Some parents want all eligible students to get vaccinated. Lucy Rimalower, a kindergarten student in the district, said she is glad that officials are taking steps to safeguard her kid until he is old enough to get his vaccination, which also protects her parents, who are in their 60s and 70s and help her with child care.

“This feels like following the precedent of all the other vaccines over time that have helped us to have a safer school environment, that lets us feel like it’s safe to send our kids to school without getting chickenpox, polio, the mumps, measles, rubella, you name it,” she said.

Other parents are opposed to the change, believing that it should be up to parents, not the board, to decide what is best for their children. They discovered that coronavirus is considerably less harmful in children than in older persons.

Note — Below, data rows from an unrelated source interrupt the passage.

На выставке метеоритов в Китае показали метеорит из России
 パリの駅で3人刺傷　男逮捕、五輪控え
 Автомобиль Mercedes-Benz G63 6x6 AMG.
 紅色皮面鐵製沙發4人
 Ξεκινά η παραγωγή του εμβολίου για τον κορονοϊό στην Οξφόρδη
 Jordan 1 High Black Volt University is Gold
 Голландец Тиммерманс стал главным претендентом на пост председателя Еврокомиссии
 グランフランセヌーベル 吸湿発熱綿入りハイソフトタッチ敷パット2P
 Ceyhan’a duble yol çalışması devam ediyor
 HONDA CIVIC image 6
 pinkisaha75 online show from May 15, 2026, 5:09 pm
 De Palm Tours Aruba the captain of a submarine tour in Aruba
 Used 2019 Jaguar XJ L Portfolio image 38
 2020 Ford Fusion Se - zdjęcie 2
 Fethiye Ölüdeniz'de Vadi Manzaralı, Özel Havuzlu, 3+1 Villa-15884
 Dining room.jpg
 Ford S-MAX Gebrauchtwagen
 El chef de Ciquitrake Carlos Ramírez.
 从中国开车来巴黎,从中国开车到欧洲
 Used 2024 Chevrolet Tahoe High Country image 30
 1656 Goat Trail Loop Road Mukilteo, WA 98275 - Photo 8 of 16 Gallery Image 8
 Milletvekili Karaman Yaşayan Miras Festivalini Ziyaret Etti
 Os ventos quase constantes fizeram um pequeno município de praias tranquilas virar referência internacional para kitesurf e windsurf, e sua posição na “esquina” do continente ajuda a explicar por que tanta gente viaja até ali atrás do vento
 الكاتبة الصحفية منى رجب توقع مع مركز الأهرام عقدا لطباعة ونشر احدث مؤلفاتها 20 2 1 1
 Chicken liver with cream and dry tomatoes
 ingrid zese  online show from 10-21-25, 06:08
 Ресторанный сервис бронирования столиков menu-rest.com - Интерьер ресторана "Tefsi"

“We don’t understand why you are so rushed,” Diana Guillen, chair of the district’s English learner advisory committee, told the board in Spanish. “This decision should be ours, a family decision.”

To enhance vaccination rates in school communities, United Teachers Los Angeles recommended the district provide public information, outreach to families, and access to the vaccine. The teachers’ union had encouraged the board to compel kid vaccinations once teachers were required to get the jabs, and the action was hailed on Thursday.

The Los Angeles County Department of Public Health felt the same way. Between August 15 and September 7, approximately 8,000 student cases and more than 1,200 staff cases of coronavirus were recorded in the county, with the majority of them in Los Angeles Unified, which performs weekly testing, according to Ferrer. She stated that this does not imply that the infections propagated through the schools, and that many of them arose elsewhere.

She went on to say that more than half of the county’s residents aged 12 to 17 are already completely vaccinated.

“Increasing these numbers is a critical part of our strategy for keeping schools open,” she said. “Widespread vaccination can dramatically reduce transmission in all settings, especially and particularly at schools.”